_JOBS_
1. Give the number of every numbered clause in the consulting contract extract below.
2. Answer these questions from the consulting contract extract below, marking your answers (a), (b) and (c):
(a) For how long after the contract ends does the restriction in clause 2.3 apply?
(b) Under clause 3.3, which documents must the Customer provide to the Agency?
(c) To what are the Contracting Parties committed under clause 4.1?
3. Extend the consulting contract extract below, starting after its final clause, 4.1.
--- START EXTRACT ---
2.3 During the validity of this Contract and for a period of three years after termination thereof, the Customer shall agree not to enter into any kind of business transactions with persons or organizations the Agency employs to perform the Agency’s contractual duties. In particular, the Customer shall not employ said persons or organizations to render consulting services the same or similar to those offered by the Agency.
3. Customer’s obligation to provide information / declaration of completeness
3.1 The Customer shall ensure that during the performance of the consulting assignment, organizational conditions in the Customer’s place of business allow the consulting process to proceed in a timely and undisturbed manner.
3.2 The Customer shall also inform the Agency in detail about previously conducted and/or currently active consulting projects of relevance to the contract.
3.3 The Customer shall, in a timely manner and without special request on the part of the Agency, provide the Agency with all documents necessary to fulfil and perform the consulting assignment and shall inform the Agency of all activities and conditions pertinent to the performance of the consulting assignment. This includes all documents, activities and conditions that become known or available during the performance of the consulting assignment.
4. Maintenance of independence
4.1 The Contracting Parties shall be committed to mutual loyalty.
--- END EXTRACT ---
--- START DATASET RECORDS ---
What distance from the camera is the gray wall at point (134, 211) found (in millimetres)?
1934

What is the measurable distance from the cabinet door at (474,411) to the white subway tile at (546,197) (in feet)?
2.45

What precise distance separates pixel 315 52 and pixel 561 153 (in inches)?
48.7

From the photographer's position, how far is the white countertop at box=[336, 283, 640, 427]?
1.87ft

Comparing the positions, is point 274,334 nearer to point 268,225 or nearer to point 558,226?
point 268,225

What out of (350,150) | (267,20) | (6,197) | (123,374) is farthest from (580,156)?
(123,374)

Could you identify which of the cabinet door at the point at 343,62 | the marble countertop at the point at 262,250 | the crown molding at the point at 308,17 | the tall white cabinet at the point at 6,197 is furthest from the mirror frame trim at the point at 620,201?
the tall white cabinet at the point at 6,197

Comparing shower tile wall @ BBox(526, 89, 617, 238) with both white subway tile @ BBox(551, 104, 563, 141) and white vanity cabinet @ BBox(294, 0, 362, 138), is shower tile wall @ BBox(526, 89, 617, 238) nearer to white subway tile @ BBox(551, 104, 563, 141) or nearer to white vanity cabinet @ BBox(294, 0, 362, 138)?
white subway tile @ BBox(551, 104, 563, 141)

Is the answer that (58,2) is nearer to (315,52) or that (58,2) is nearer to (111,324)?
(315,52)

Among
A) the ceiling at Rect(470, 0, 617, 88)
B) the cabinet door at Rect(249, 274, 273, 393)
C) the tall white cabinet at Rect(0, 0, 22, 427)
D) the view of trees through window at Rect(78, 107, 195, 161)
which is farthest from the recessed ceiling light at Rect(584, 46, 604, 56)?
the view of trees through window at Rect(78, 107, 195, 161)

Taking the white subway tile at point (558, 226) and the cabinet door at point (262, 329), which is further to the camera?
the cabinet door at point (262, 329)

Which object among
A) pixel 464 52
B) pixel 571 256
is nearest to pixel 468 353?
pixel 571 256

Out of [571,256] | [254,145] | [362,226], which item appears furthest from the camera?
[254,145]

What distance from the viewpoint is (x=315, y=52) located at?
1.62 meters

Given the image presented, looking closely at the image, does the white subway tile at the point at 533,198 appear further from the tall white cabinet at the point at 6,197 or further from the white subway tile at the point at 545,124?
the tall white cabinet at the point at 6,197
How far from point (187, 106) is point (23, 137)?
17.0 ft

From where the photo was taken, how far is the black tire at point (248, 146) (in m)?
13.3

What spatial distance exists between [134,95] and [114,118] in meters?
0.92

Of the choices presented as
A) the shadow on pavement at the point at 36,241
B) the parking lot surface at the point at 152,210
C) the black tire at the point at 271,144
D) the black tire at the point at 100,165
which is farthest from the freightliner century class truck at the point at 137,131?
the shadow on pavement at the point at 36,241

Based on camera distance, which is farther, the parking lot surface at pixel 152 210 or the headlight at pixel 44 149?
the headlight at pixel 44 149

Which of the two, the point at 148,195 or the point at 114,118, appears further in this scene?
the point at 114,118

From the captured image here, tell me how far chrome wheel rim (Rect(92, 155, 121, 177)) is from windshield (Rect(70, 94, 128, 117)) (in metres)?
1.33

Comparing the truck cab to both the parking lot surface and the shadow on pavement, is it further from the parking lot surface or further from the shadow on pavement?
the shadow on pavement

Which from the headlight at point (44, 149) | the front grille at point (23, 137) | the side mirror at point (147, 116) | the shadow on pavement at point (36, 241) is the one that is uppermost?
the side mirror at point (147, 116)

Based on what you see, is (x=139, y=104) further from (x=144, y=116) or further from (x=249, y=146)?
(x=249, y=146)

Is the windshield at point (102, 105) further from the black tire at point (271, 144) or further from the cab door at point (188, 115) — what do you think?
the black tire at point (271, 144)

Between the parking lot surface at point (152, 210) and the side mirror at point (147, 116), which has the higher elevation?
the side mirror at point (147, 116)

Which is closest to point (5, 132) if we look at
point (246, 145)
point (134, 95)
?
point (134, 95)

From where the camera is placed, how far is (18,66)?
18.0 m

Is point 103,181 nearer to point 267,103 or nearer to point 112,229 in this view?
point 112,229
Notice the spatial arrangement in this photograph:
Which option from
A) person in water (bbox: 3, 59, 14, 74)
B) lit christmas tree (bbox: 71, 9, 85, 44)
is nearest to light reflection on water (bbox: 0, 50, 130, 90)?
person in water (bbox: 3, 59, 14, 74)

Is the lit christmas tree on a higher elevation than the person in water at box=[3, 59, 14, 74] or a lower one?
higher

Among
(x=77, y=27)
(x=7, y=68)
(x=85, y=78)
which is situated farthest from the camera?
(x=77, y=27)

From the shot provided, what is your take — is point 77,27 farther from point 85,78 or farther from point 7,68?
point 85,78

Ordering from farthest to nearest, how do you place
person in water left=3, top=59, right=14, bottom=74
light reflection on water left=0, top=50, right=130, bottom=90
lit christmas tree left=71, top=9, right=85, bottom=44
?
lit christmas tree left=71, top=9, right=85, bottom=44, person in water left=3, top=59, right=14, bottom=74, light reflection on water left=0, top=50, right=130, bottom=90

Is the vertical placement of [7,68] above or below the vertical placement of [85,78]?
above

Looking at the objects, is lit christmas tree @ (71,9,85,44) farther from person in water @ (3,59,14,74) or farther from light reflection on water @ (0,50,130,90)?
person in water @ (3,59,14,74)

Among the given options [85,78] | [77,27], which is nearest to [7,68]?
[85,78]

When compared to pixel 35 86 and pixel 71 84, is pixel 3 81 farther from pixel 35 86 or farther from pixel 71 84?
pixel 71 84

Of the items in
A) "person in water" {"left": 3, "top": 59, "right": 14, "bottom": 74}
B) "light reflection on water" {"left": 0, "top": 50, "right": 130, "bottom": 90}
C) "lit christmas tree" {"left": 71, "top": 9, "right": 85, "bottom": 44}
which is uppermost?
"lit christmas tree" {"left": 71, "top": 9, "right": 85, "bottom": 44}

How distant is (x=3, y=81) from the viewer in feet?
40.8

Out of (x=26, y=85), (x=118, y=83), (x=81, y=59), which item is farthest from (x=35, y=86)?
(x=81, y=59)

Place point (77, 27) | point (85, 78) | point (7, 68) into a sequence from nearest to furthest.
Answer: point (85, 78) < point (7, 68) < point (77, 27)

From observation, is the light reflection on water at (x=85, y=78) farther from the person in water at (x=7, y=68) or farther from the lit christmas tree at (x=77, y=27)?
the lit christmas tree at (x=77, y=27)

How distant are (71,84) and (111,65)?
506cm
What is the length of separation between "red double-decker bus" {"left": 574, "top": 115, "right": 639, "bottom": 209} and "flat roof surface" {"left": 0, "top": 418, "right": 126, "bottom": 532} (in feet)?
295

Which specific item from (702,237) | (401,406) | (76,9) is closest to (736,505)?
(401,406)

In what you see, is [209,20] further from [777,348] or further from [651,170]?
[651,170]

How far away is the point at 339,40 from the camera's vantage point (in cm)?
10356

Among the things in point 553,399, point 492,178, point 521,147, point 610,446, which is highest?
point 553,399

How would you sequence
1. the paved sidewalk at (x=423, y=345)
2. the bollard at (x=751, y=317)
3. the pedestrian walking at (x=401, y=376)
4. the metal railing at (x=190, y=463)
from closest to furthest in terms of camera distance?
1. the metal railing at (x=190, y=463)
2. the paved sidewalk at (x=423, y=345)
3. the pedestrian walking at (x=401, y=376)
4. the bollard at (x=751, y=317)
--- END DATASET RECORDS ---
_SET OF ANSWERS_
1. 2.3, 3.1, 3.2, 3.3, 4.1

2.
(a) Three years after termination.
(b) All documents necessary to fulfil and perform the consulting assignment.
(c) Mutual loyalty.

3.
4.2 The Contracting Parties shall be obligated to take all necessary measures to ensure that the independence of all persons working for the Agency and/or of any third parties employed by the Agency is not jeopardized. This applies particularly to any employment offers made by the Customer or the acceptance of assignments on their own account.
5. Reporting / obligation to report
5.1 The Agency shall be obligated to report to the Customer on the progress of services performed, including the progress of persons working for the Agency and/or any third parties employed by the Agency.
5.2 The Agency shall not be bound by directives while performing the agreed service and shall be free to act at the Agency’s discretion and under the Agency’s own responsibility. The Agency shall not be required to work in a particular place or to keep particular working hours.
6. Warranty
6.1 The Agency shall be entitled and obligated, regardless of fault, to correct any errors and/or inaccuracies in the Agency’s work which have become known subsequently. The Agency will immediately inform the Customer thereof.
6.2 This right of the Customer expires six months after completion of the respective service.
7. Liability / damages
7.1 With the exception of personal injuries, the Agency shall be liable to the Customer for damages only to the extent that these are the result of serious fault (intention or gross negligence). Correspondingly, this also applies to damages resulting from third parties employed by the Agency.
7.2 Any claim for damages on the part of the Customer may only be enforced by law within six months after they have gained knowledge of the damage and the liable party, but no later than three years after the incident upon which the claim is based.
7.3 The Customer shall furnish evidence of the Agency’s fault.
7.4 If the Agency performs the required services with the help of third parties, any warranty claims and claims for damages which arise against the third party shall be passed on to the Customer. In this case, the Customer shall primarily refer to the third party.
8. Confidentiality / data protection
8.1 The Agency shall be obligated to maintain complete confidentiality concerning all business matters made known to the Agency in the course of services performed, especially trade and company secrets and any other information concerning type and/or scope of business and/or practical activities of the Customer.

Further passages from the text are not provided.